328) Annie Philippe — “Plus Rien”
“Plus Rien,” a ’67 B-side, is another wonderful exercise in yé-yé by Annie Philippe (see #206). It has a soaring melody but bitter lyrics that say good riddance to a lover.
a**ez de mots et de promesses
Fini de me mentir sans cesse
Tes pensées sont trop loin de moi
Tes pensées sont trop loin
Il ne reste plus rien de nous
Plus rien
Après toi, j’ai cru à ma chance
Mais cela n’a plus d’importance
Le destin s’est moqué de moi
Le destin s’est moqué
Il ne reste plus rien de nous
Plus rien
Il m’aura fallu tant de jours
Pour que je te comprenne
Mais tout ça est fini
Bien fini, bien fini !
J’ai découvert la solitude
J’ai retrouvé mes habitudes
J’essaierai d’oublier ton nom
J’essaierai d’oublier
Il ne reste plus rien de nous
Plus rien
Here’s a Google translation:
Enough of words and promises. No more endlessly lying to me. Your thoughts are too far from me. Your thoughts are too far. There’s nothing left of us, nothing left. After you, I believed in my luck. But it no longer has any importance. Fate laughed at me. Fate laughed at me. There’s nothing left of us, nothing left. It took me so many days for me to understand you. But it’s all over. Well over, well over! I discovered loneliness. I found my habits. I will try to forget your name. I will try to forget. There is nothing left of us, nothing left.
What is yé-yé? —
Yé-yé pop showcased young, cherubic-voiced female singers framed against dance-ready beats and rock & roll hooks in songs often riddled with thinly veiled sexual innuendo. It was bubblegum pop meets softcore porn and it was massively successful in Europe from the late ’50s through the ’60s.

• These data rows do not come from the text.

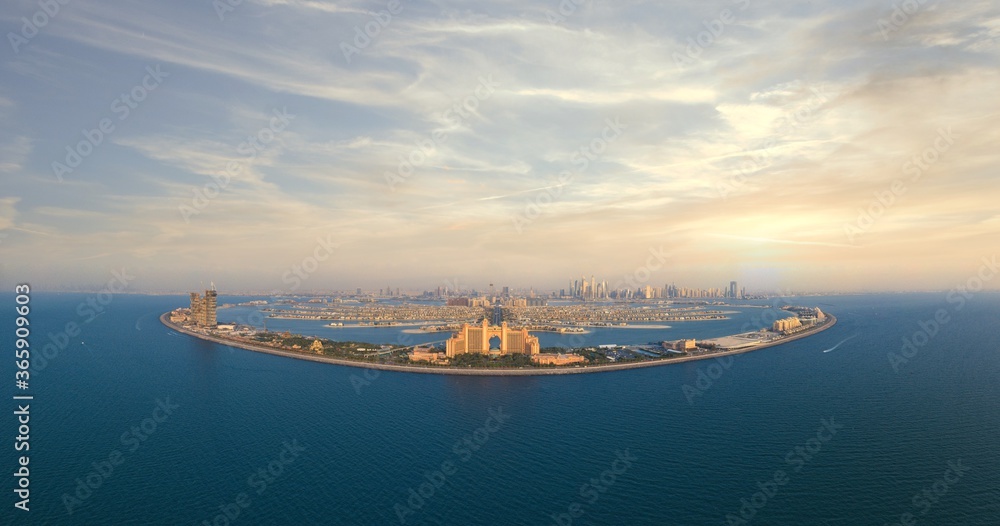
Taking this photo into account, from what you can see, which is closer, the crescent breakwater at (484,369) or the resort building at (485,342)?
the crescent breakwater at (484,369)

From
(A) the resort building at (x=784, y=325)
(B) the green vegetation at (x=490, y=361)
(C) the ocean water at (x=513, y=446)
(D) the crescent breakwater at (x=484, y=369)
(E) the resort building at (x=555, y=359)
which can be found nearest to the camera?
(C) the ocean water at (x=513, y=446)

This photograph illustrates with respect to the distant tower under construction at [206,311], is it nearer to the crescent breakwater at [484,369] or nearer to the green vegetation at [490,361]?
the crescent breakwater at [484,369]

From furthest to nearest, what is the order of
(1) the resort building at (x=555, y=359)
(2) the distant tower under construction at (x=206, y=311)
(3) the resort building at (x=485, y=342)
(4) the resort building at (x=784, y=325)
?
(2) the distant tower under construction at (x=206, y=311) → (4) the resort building at (x=784, y=325) → (3) the resort building at (x=485, y=342) → (1) the resort building at (x=555, y=359)

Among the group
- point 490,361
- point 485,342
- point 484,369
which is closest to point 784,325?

Matt Collar, All Music Guide
Of “Plus Rien,” Matt Collar says in All Music Guide that:
[N]o amount of money was spared in a song’s production, and subsequently many of Philippe’s cuts, including tracks like . . . “Plus Rien[]” . . . are lush productions replete with orchestral flourishes, ripe horn parts, vibrant backing vocals, and, as always, the fertile guitar buzz of an electric rock quartet underpinning it all.
Richie Unterberger, All Music Guide’s master of the putdown and the backhanded compliment, says this of Philippe:
[She was a] secondary French pop-rock singer of the 1960s who had her moments . . . [Her songs were characterized by] consciously over-cute girlish delivery, bouncy tunes, and (perhaps inadvertently) eclectic production, in which Spectorian arrangements, American girl-group influences, smooth mainstream French pop orchestrations, melancholy ballads, groovy jazzy organs, bad Dixielandesque show tunes, and more all swam in the same stream. Philippe was not quite as overtly childish in her vocal style as [France] Gall was. On the other hand, her material was not quite as interesting.
SMOKE!!! But I’m not sure the comments are justified. For me at least, Annie’s best songs — such as “Plus Rien” — reach the absolute pinnacle of yé-yé. Maybe I’m a sucker for bad Dixielandesque show tunes?